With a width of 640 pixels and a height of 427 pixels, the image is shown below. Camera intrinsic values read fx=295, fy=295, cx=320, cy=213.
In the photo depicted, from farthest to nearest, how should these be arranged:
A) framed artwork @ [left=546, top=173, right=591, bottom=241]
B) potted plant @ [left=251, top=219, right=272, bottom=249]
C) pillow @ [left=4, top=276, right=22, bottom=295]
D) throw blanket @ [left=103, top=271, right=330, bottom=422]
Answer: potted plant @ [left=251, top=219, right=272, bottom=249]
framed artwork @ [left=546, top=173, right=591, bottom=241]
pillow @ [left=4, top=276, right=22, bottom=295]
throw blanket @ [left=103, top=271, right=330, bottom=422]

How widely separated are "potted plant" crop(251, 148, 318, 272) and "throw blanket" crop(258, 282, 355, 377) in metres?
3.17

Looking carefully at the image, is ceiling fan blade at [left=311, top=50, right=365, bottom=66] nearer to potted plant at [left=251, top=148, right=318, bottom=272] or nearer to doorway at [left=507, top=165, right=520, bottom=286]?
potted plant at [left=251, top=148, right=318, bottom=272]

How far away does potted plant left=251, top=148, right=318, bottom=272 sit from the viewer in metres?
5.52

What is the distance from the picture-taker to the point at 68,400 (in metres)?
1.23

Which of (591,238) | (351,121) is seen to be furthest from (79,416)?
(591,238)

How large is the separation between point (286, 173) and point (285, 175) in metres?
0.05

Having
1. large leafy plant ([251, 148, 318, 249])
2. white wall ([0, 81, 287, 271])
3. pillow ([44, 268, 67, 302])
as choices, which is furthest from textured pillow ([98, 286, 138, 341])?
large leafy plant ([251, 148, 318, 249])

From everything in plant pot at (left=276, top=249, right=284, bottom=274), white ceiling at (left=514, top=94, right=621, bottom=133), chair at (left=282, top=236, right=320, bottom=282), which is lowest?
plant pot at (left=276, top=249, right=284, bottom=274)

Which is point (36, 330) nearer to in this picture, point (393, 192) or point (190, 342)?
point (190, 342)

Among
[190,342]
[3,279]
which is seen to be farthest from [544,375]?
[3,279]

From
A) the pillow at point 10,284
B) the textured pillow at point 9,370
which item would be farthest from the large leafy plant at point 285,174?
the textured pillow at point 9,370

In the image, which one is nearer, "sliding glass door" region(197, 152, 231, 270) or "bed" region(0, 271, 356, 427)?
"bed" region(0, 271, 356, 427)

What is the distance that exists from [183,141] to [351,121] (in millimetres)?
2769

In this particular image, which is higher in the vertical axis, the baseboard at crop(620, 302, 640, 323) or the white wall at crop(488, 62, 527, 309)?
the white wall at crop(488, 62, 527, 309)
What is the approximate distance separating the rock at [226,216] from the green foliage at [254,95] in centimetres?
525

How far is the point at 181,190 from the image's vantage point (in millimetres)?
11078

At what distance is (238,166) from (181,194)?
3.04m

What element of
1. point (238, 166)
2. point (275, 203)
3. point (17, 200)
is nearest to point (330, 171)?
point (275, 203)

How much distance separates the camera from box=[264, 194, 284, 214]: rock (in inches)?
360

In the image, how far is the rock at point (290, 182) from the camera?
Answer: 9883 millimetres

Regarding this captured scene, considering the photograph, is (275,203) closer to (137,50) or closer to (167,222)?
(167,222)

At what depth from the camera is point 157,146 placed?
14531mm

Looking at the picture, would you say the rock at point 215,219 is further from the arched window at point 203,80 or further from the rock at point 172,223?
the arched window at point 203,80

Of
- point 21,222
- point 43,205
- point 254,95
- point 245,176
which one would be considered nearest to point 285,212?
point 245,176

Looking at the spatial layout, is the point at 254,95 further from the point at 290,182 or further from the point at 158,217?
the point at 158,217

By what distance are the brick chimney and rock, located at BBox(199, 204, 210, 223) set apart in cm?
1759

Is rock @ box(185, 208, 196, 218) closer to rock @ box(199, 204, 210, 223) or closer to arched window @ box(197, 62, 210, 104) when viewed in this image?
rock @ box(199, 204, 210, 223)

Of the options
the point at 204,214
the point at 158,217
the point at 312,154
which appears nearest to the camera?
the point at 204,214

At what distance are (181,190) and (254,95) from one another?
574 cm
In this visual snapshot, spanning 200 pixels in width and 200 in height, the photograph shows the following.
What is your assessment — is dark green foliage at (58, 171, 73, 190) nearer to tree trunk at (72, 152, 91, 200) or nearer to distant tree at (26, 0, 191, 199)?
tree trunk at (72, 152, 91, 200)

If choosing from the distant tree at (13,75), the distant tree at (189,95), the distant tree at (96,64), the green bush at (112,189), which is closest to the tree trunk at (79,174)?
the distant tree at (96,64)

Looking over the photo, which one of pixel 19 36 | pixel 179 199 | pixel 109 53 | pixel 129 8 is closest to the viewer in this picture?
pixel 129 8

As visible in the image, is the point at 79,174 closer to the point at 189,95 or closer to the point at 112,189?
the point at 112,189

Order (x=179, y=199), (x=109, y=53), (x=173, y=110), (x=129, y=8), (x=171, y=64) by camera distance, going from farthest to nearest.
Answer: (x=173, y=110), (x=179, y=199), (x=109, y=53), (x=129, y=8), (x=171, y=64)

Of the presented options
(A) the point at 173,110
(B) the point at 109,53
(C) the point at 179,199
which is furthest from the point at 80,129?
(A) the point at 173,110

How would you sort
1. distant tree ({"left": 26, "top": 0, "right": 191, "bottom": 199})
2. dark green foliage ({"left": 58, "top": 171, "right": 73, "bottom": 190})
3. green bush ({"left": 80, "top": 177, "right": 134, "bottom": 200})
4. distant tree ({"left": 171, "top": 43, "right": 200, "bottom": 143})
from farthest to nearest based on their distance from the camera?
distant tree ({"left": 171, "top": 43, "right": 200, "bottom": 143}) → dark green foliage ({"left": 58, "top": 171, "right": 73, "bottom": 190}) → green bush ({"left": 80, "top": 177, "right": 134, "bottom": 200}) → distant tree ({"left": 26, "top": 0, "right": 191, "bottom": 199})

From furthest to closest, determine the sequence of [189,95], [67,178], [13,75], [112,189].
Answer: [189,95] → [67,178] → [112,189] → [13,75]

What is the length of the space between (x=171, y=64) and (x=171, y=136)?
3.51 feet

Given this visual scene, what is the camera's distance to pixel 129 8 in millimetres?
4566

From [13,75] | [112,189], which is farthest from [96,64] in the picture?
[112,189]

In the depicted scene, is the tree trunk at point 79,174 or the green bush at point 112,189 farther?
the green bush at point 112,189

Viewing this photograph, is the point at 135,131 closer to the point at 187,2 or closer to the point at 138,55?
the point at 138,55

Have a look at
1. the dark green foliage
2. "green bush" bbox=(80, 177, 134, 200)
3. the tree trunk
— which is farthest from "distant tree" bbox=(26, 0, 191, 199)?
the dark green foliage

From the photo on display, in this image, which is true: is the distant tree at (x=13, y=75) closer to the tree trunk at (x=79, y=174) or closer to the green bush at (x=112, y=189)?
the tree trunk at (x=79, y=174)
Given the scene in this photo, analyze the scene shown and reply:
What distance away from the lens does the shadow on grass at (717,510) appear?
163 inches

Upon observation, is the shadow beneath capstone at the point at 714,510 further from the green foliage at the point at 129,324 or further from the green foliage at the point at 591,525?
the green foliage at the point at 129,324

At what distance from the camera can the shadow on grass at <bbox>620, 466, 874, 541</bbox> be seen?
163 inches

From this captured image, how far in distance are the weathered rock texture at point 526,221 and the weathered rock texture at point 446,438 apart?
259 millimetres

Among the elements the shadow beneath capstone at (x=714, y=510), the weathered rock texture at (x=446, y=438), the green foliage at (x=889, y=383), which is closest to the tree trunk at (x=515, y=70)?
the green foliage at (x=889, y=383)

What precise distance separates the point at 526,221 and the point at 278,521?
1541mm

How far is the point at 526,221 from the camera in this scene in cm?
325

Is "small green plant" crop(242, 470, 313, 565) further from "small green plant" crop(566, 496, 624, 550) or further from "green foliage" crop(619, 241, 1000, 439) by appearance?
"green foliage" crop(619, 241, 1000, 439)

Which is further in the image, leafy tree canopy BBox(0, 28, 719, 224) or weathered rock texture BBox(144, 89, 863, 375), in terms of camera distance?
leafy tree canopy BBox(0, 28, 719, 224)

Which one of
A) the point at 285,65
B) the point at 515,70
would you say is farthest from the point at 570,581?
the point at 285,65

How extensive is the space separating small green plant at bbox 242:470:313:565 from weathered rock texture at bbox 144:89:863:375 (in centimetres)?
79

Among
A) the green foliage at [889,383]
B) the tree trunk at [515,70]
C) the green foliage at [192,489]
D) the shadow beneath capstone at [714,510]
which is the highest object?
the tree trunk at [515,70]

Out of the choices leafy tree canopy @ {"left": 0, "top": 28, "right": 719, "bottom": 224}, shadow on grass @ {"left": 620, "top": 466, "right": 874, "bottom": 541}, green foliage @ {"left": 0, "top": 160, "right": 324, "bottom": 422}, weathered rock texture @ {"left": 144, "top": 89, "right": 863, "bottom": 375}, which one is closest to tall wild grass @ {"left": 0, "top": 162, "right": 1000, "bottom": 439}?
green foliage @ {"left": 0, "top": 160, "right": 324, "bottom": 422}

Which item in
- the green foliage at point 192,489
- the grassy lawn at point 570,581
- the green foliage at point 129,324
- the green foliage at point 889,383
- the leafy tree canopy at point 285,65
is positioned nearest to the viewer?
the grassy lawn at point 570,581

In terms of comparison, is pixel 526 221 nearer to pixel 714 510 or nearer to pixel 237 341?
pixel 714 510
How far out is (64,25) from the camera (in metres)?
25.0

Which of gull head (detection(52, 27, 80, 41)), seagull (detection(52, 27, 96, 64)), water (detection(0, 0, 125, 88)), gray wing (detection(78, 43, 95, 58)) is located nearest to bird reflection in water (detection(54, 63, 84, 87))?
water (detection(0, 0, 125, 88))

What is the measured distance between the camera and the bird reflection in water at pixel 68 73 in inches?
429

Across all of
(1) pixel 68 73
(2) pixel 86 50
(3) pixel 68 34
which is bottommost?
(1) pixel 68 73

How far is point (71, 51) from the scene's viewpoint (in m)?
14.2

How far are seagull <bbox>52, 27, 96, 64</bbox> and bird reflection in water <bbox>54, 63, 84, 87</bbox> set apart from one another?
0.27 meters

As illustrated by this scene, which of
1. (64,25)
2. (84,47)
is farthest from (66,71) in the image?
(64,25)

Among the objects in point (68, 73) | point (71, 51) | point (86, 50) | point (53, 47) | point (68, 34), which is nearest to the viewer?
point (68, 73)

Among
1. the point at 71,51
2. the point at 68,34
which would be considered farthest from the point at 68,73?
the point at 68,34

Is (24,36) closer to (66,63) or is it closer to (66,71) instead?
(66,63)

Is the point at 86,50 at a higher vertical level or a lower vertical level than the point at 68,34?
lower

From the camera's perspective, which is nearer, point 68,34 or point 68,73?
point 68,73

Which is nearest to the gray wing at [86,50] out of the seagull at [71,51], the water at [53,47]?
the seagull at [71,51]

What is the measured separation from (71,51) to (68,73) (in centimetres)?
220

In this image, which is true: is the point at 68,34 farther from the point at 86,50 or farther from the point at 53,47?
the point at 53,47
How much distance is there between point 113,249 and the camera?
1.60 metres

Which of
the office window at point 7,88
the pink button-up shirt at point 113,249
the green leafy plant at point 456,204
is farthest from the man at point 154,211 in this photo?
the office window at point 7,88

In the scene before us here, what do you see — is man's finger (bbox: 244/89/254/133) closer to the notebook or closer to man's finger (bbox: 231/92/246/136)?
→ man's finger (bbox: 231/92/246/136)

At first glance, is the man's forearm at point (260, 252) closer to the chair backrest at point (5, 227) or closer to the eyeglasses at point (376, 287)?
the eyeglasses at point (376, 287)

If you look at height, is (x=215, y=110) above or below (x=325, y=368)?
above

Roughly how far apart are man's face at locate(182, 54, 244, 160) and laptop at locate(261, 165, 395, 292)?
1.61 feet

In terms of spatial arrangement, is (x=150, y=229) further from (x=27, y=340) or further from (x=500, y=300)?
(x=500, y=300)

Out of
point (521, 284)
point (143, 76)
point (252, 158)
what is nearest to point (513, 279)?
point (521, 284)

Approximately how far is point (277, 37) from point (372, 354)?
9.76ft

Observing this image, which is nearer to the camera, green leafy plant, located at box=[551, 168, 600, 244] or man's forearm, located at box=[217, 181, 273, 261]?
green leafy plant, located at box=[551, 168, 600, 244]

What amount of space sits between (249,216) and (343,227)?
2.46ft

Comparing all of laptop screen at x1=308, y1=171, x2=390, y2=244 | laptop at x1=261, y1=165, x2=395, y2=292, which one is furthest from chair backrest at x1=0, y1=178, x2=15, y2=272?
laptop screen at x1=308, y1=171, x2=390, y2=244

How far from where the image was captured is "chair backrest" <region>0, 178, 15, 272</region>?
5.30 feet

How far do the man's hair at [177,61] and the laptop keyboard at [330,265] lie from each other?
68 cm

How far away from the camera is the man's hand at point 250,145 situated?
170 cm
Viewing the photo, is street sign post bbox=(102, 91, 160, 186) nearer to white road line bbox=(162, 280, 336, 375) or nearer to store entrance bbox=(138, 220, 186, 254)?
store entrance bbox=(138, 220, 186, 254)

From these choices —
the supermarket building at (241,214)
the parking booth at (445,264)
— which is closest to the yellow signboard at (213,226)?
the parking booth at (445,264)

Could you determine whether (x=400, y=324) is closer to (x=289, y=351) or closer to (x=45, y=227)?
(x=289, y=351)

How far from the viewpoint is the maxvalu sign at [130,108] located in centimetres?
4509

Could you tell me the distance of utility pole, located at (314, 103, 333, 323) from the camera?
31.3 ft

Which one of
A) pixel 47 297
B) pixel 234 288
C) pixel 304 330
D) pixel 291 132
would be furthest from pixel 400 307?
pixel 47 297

--------

Exercise instructions: Could you rewrite the lines from the one containing "How far do the" through the final line as a JSON list of strings, with one string per line and the blank lines left out?

The reply:
[
  "How far do the man's hair at [177,61] and the laptop keyboard at [330,265] lie from each other?",
  "68 cm",
  "How far away from the camera is the man's hand at point 250,145 situated?",
  "170 cm",
  "Viewing the photo, is street sign post bbox=(102, 91, 160, 186) nearer to white road line bbox=(162, 280, 336, 375) or nearer to store entrance bbox=(138, 220, 186, 254)?",
  "store entrance bbox=(138, 220, 186, 254)",
  "From these choices —",
  "the supermarket building at (241,214)",
  "the parking booth at (445,264)",
  "— which is closest to the yellow signboard at (213,226)?",
  "the parking booth at (445,264)",
  "Could you determine whether (x=400, y=324) is closer to (x=289, y=351) or closer to (x=45, y=227)?",
  "(x=289, y=351)",
  "How far from the viewpoint is the maxvalu sign at [130,108] located in centimetres?",
  "4509",
  "Could you tell me the distance of utility pole, located at (314, 103, 333, 323) from the camera?",
  "31.3 ft",
  "Which one of",
  "A) pixel 47 297",
  "B) pixel 234 288",
  "C) pixel 304 330",
  "D) pixel 291 132",
  "would be furthest from pixel 400 307?",
  "pixel 47 297"
]